Fig. 218.—Plan, and East End of Church, Bradford, Wilts.

Fig. 219.—Church, Bradford, Wilts.

At Bradford, in Wilts, a very complete church has but recently been discovered; having previously been so surrounded by buildings that its character was unnoticed. I give drawings of it, made by my friend Mr. Irvine, a zealous antiquary, who has also sent to the Academy a cast of some uncouth sculpture found there.[9] The church consists of a nave and chancel, and has every characteristic of Anglo-Saxon work strongly developed.[10]

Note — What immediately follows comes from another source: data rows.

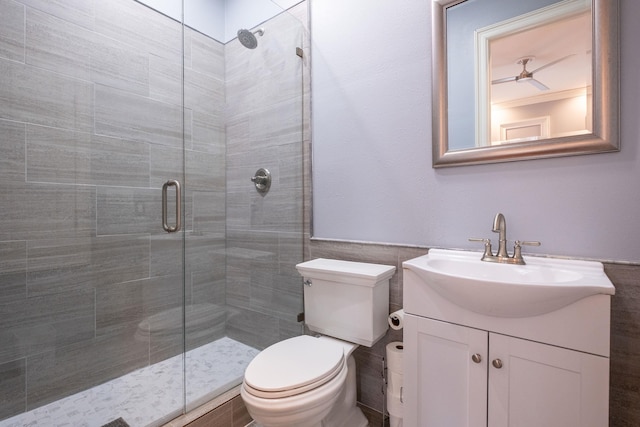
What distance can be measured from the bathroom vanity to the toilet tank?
9.7 inches

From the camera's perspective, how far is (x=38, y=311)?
1.48 metres

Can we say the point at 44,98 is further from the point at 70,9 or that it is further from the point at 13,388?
the point at 13,388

At Jarrow-on-the Tyne the chancel of the Saxon church remains. It has few characteristic features. The windows are of a very pristine form, in this case with no external splay, the jambs of upright stones with horizontal stones for imposts, and arches cut out of single stones. They had been walled up at a very early date to a certain thickness from the exterior with very small perforations,—some circular and some more elongated,—in the filling up wall. This, I fancy, was as a means of defence. There is one doorway, which is a plain arched opening running square through the wall, the door having been hung as usual against its inner face, and the jambs formed of large stones facing the reveal. There are some signs of an apse having existed, but of this I cannot speak with any certainty. A tower was erected between the nave and the chancel—as I am informed by a local antiquary—in the reign of the Conqueror. The nave has long since perished, but in the walls of a modern erection on its site were found, used as building material, about twenty baluster columns, some 2 ft. 3 in. high and a foot in diameter ([Fig. 220]). This was in all probability the very church erected by Benedict Biscop, and in which the Venerable Bede worshipped.

Fig. 220.—Baluster Columns, Jarrow-on-the-Tyne.

At Monk Wearmouth are the remains of the other church of Benedict Biscop.